What is required - Copy out the entries word for word, starting at the line that contains "Which year has the highest" and continuing through the end of the entries. Omit the pictures from your answer.

The data -
==================================================
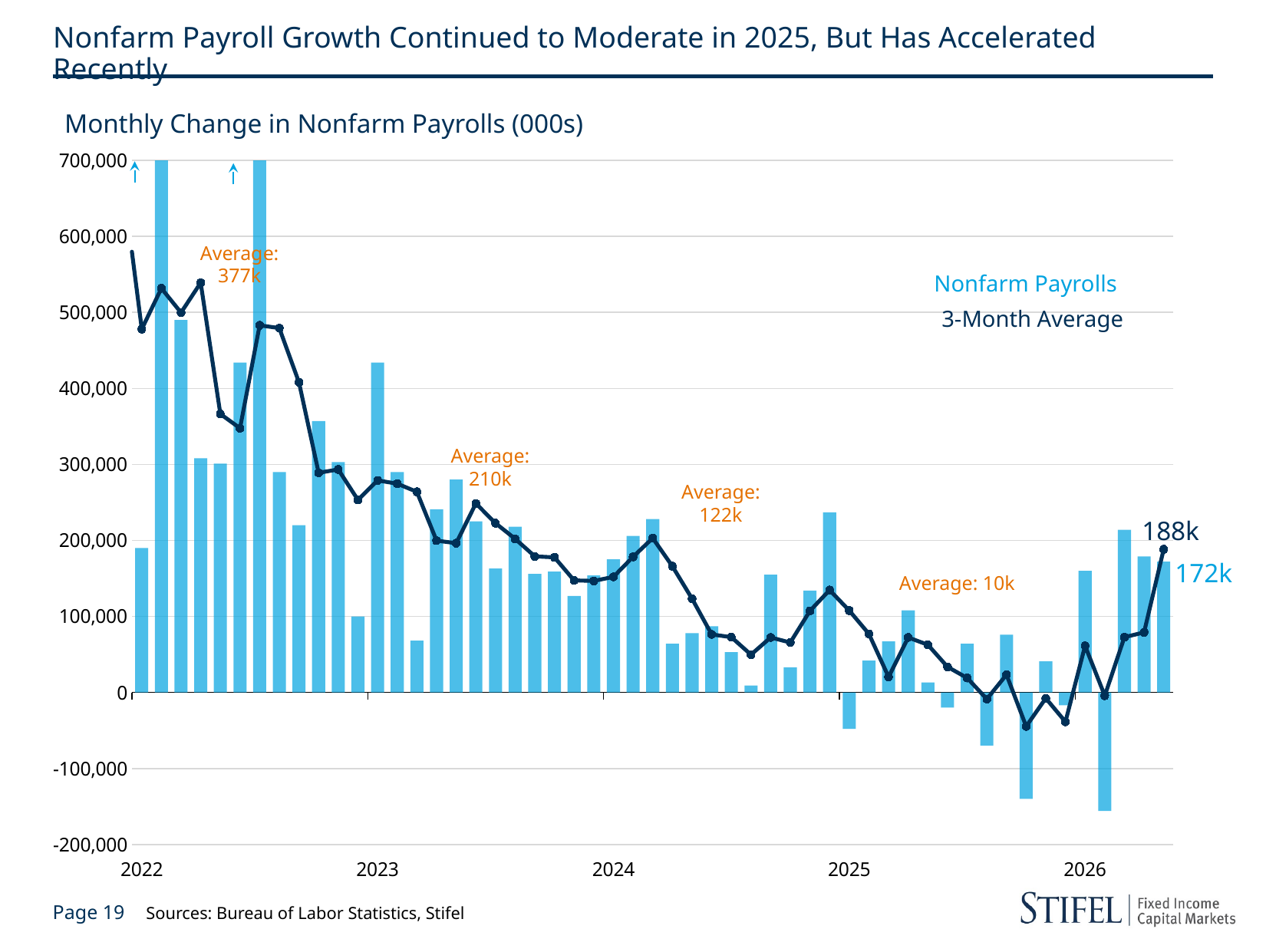
How many series does the chart's legend list? 2 Does the 3-Month Average line generally rise or fall from 2022 through 2025? fall What is the most recent 3-Month Average value labelled on the chart? 188k Which of the four annotated averages is the lowest? 10k What average is annotated for the 2022 period? 377k What average is annotated for the 2025 period? 10k What is the difference between the annotated 2022 average (377k) and the 2023 average (210k)? 167k Which is larger, the latest 3-Month Average (188k) or the latest Nonfarm Payrolls value (172k)? 3-Month Average (188k) What is the difference between the latest 3-Month Average (188k) and the latest Nonfarm Payrolls value (172k)? 16k What kind of chart is shown on the slide? A combined bar and line chart Is the lowest Nonfarm Payrolls bar in 2026 greater or less than -100,000? less What is the most recent Nonfarm Payrolls value labelled on the chart? 172k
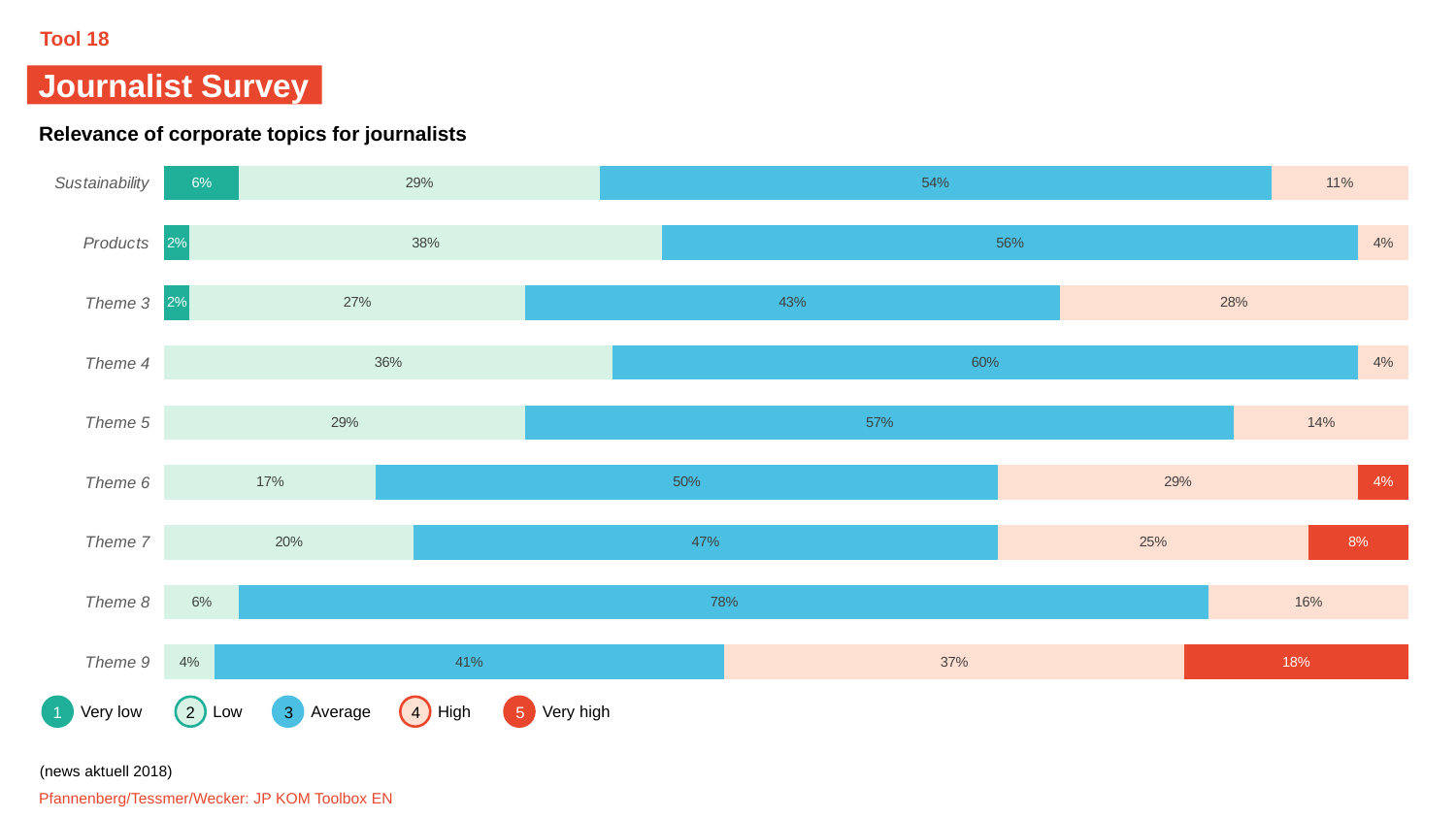
What is the total of the Sustainability bar (6%, 29%, 54% and 11%)? 100% Which is larger: the Low share for Products or the Low share for Theme 3? Products What is the difference between the High share for Theme 9 and the High share for Theme 7? 12% What percentage of journalists rated Sustainability as Average? 54% What is the Very high share for Theme 9? 18% How many rating categories does the legend list? 5 Which topic has the highest Very high share? Theme 9 What type of chart is shown on the slide? Stacked bar chart What is the Low share for Theme 4? 36% Which topic has the highest Average share? Theme 8 Which topic has the lowest Average share? Theme 9 How many topics are shown in the chart? 9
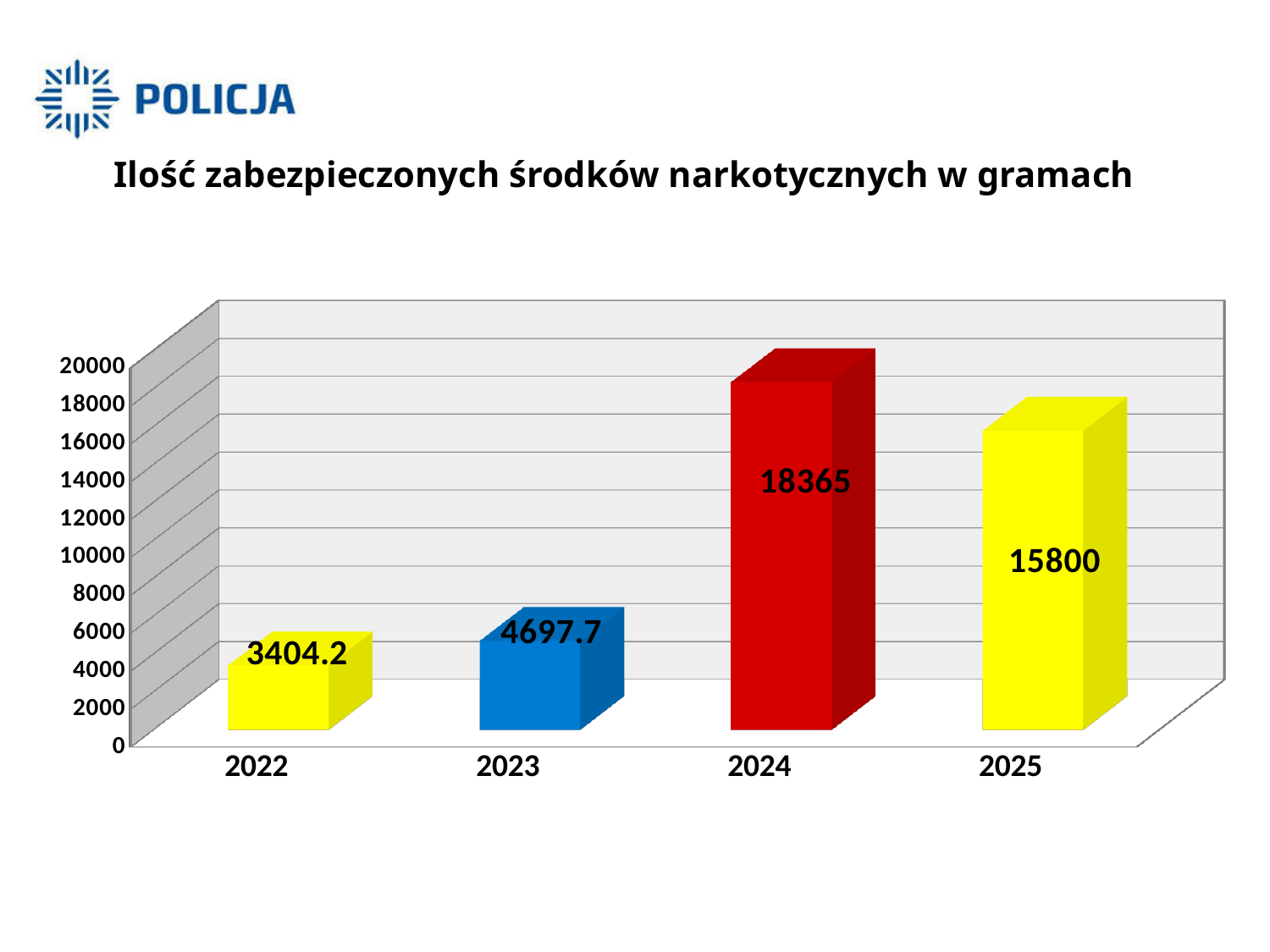
Which year has the highest value? 2024 What is the title of the chart? Ilość zabezpieczonych środków narkotycznych w gramach Which is larger, the value for 2023 or the value for 2025? 2025 What is the value for 2025? 15800 What is the value for 2024? 18365 What kind of chart is shown on the slide? bar chart How many years are shown on the x axis? 4 What is the value for 2022? 3404.2 Which year has the lowest value? 2022 What is the value for 2023? 4697.7 What is the difference between the values for 2024 and 2025? 2565 What is the difference between the values for 2023 and 2022? 1293.5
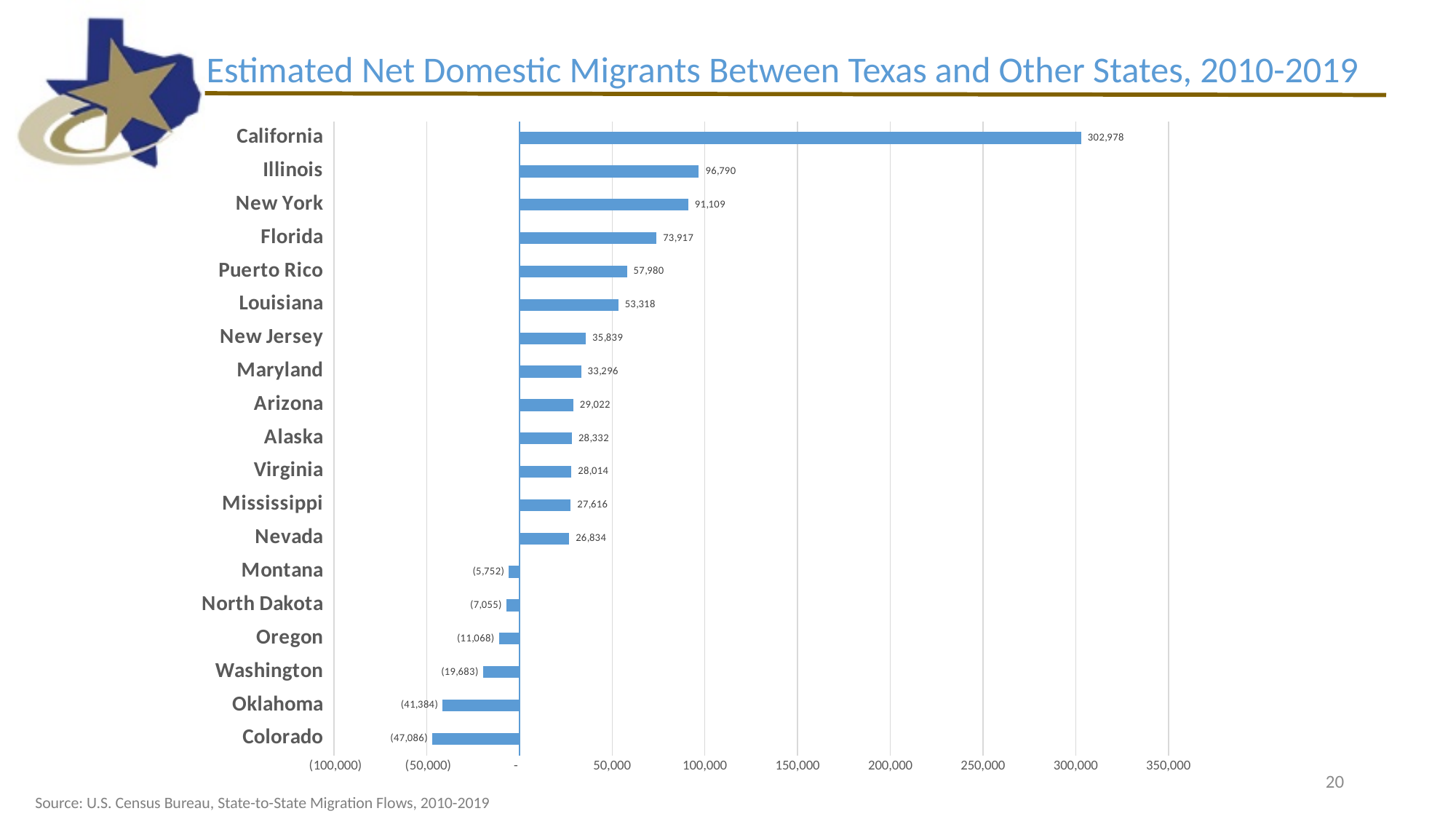
What is the estimated net domestic migration value shown for California? 302,978 What value is shown for Puerto Rico? 57,980 Which state has the lowest (most negative) value on the chart? Colorado Which state has the highest net domestic migration value on the chart? California What is the title of the chart? Estimated Net Domestic Migrants Between Texas and Other States, 2010-2019 Which has the larger value, Louisiana or Puerto Rico? Puerto Rico What kind of chart is shown on the slide? Bar chart What is the difference between the values for Florida and Puerto Rico? 15,937 How many states or territories are listed on the chart? 19 What value is shown for Colorado? (47,086) Is the value for California greater or less than 300,000? greater What is the difference between the values for Illinois and New York? 5,681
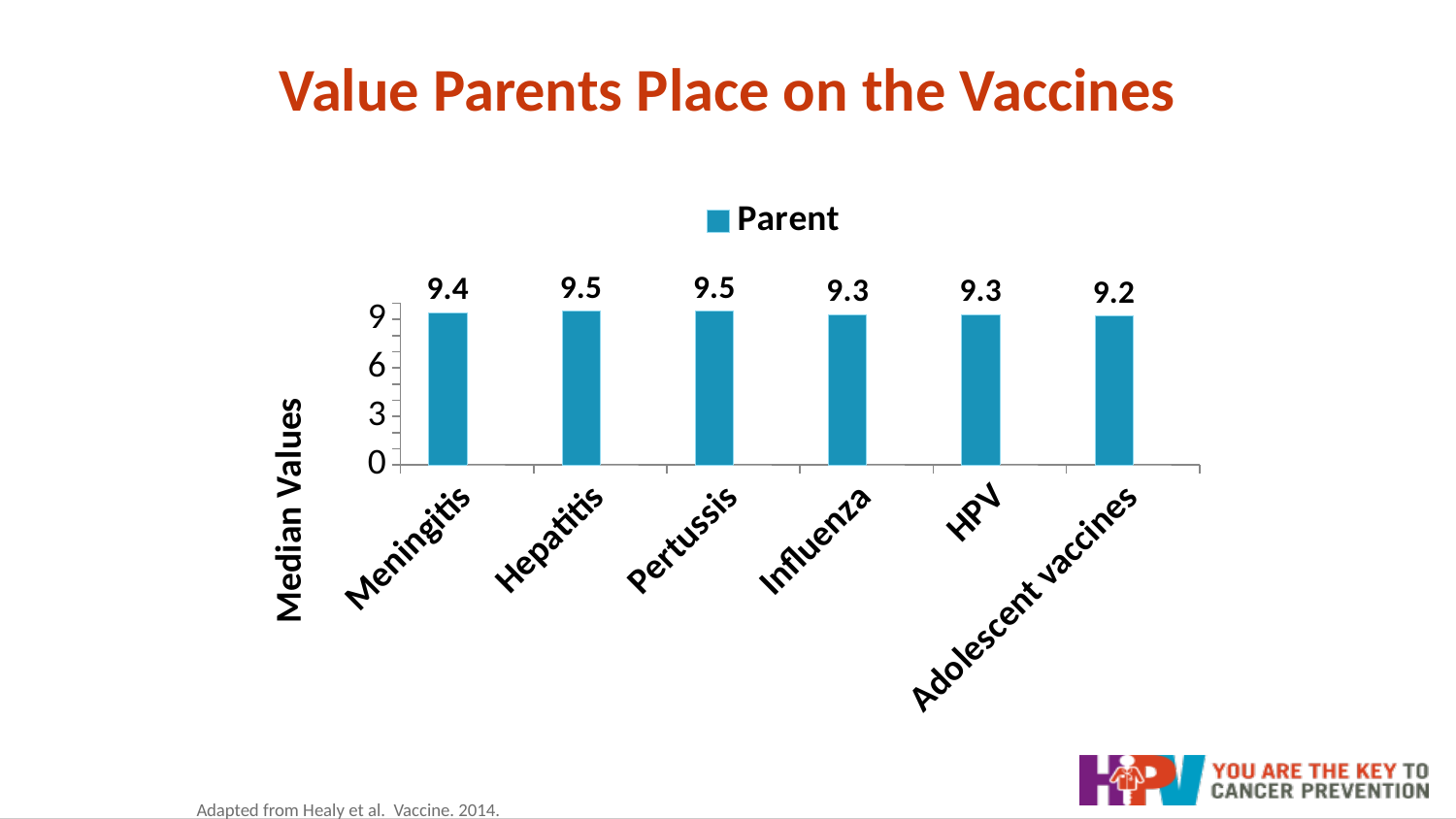
How many vaccine categories are shown on the x axis? 6 What is the label of the y axis? Median Values What kind of chart is shown on the slide? Bar chart Which has a higher median value, Meningitis or Adolescent vaccines? Meningitis How many series does the legend list? 1 What is the median value for Hepatitis? 9.5 What is the median value for Influenza? 9.3 What is the median value for Meningitis? 9.4 What is the median value for Adolescent vaccines? 9.2 Which vaccine has the lowest median value? Adolescent vaccines What is the median value for HPV? 9.3 What is the difference between the median values for Pertussis and Adolescent vaccines? 0.3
==================================================
Response area -
Which year has the highest value? 2024 What is the title of the chart? Ilość zabezpieczonych środków narkotycznych w gramach Which is larger, the value for 2023 or the value for 2025? 2025 What is the value for 2025? 15800 What is the value for 2024? 18365 What kind of chart is shown on the slide? bar chart How many years are shown on the x axis? 4 What is the value for 2022? 3404.2 Which year has the lowest value? 2022 What is the value for 2023? 4697.7 What is the difference between the values for 2024 and 2025? 2565 What is the difference between the values for 2023 and 2022? 1293.5
What is the estimated net domestic migration value shown for California? 302,978 What value is shown for Puerto Rico? 57,980 Which state has the lowest (most negative) value on the chart? Colorado Which state has the highest net domestic migration value on the chart? California What is the title of the chart? Estimated Net Domestic Migrants Between Texas and Other States, 2010-2019 Which has the larger value, Louisiana or Puerto Rico? Puerto Rico What kind of chart is shown on the slide? Bar chart What is the difference between the values for Florida and Puerto Rico? 15,937 How many states or territories are listed on the chart? 19 What value is shown for Colorado? (47,086) Is the value for California greater or less than 300,000? greater What is the difference between the values for Illinois and New York? 5,681
How many vaccine categories are shown on the x axis? 6 What is the label of the y axis? Median Values What kind of chart is shown on the slide? Bar chart Which has a higher median value, Meningitis or Adolescent vaccines? Meningitis How many series does the legend list? 1 What is the median value for Hepatitis? 9.5 What is the median value for Influenza? 9.3 What is the median value for Meningitis? 9.4 What is the median value for Adolescent vaccines? 9.2 Which vaccine has the lowest median value? Adolescent vaccines What is the median value for HPV? 9.3 What is the difference between the median values for Pertussis and Adolescent vaccines? 0.3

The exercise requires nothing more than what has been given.